▸ PROBLEM TO SOLVE:
Could you give the stretch of the listing from the line containing "In reviewing" through the end of the listing as a JSON list of strings, one string per line, with blank lines left out?

— Start MATERIAL FOR THIS TASK —

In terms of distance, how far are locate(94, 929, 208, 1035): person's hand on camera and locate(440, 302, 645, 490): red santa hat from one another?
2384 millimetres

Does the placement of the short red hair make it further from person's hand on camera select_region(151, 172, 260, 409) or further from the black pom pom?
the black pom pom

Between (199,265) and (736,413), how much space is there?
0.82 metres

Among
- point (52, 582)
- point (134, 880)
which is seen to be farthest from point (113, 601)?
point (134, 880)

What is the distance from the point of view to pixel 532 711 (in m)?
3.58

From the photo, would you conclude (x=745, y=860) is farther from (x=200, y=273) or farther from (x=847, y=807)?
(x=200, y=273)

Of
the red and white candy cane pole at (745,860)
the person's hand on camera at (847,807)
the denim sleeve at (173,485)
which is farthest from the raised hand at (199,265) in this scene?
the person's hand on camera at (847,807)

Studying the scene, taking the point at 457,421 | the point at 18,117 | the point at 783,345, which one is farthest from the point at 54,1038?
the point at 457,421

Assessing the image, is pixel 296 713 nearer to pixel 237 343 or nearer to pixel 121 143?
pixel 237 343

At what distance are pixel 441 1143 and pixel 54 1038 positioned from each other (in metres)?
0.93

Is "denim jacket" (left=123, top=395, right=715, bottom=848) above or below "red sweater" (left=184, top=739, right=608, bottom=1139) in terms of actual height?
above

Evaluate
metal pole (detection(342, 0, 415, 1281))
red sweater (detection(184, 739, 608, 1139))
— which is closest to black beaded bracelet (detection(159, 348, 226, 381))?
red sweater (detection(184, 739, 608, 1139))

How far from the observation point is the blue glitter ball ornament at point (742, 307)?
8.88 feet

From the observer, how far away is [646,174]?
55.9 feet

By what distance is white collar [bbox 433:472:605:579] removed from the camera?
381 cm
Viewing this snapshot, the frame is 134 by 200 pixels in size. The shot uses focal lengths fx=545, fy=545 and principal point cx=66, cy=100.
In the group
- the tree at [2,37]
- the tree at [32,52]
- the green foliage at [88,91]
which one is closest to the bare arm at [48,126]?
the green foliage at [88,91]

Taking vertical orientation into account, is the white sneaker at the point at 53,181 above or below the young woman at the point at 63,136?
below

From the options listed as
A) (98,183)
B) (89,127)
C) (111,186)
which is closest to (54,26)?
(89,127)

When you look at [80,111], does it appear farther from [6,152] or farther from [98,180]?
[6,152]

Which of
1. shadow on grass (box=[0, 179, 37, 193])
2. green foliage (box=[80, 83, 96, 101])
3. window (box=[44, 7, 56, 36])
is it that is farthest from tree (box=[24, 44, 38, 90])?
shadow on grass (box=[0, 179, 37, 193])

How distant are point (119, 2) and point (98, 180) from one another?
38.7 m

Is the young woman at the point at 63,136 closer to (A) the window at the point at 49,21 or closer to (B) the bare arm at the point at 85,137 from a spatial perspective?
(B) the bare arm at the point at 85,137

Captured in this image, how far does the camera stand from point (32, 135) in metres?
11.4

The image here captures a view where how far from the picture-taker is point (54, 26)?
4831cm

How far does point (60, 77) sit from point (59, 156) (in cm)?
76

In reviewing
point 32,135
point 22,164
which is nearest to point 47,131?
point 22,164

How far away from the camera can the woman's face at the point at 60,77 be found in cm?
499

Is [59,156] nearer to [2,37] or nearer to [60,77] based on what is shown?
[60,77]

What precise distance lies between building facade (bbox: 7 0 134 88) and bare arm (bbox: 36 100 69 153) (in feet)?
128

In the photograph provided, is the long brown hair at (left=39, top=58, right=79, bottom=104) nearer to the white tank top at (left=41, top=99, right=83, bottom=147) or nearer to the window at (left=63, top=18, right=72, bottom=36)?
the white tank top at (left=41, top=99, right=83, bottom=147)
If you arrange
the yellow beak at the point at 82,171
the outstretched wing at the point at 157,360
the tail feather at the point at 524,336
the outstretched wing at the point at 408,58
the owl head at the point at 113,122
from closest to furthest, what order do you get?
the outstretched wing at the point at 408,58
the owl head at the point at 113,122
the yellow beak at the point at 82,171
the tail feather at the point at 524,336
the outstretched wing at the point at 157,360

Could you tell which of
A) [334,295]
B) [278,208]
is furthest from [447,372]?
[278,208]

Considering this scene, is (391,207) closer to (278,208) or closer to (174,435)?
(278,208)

— End MATERIAL FOR THIS TASK —

▸ ANSWER TO THIS EXERCISE:
[
  "In reviewing",
  "point 32,135",
  "point 22,164",
  "which is nearest to point 47,131?",
  "point 22,164",
  "How far away from the camera can the woman's face at the point at 60,77 be found in cm?",
  "499",
  "Is [59,156] nearer to [2,37] or nearer to [60,77] based on what is shown?",
  "[60,77]",
  "What precise distance lies between building facade (bbox: 7 0 134 88) and bare arm (bbox: 36 100 69 153) (in feet)?",
  "128",
  "In the photograph provided, is the long brown hair at (left=39, top=58, right=79, bottom=104) nearer to the white tank top at (left=41, top=99, right=83, bottom=147) or nearer to the window at (left=63, top=18, right=72, bottom=36)?",
  "the white tank top at (left=41, top=99, right=83, bottom=147)",
  "If you arrange",
  "the yellow beak at the point at 82,171",
  "the outstretched wing at the point at 157,360",
  "the tail feather at the point at 524,336",
  "the outstretched wing at the point at 408,58",
  "the owl head at the point at 113,122",
  "from closest to furthest, what order do you get?",
  "the outstretched wing at the point at 408,58",
  "the owl head at the point at 113,122",
  "the yellow beak at the point at 82,171",
  "the tail feather at the point at 524,336",
  "the outstretched wing at the point at 157,360",
  "Could you tell which of",
  "A) [334,295]",
  "B) [278,208]",
  "is furthest from [447,372]?",
  "[278,208]",
  "Considering this scene, is (391,207) closer to (278,208) or closer to (174,435)?",
  "(278,208)"
]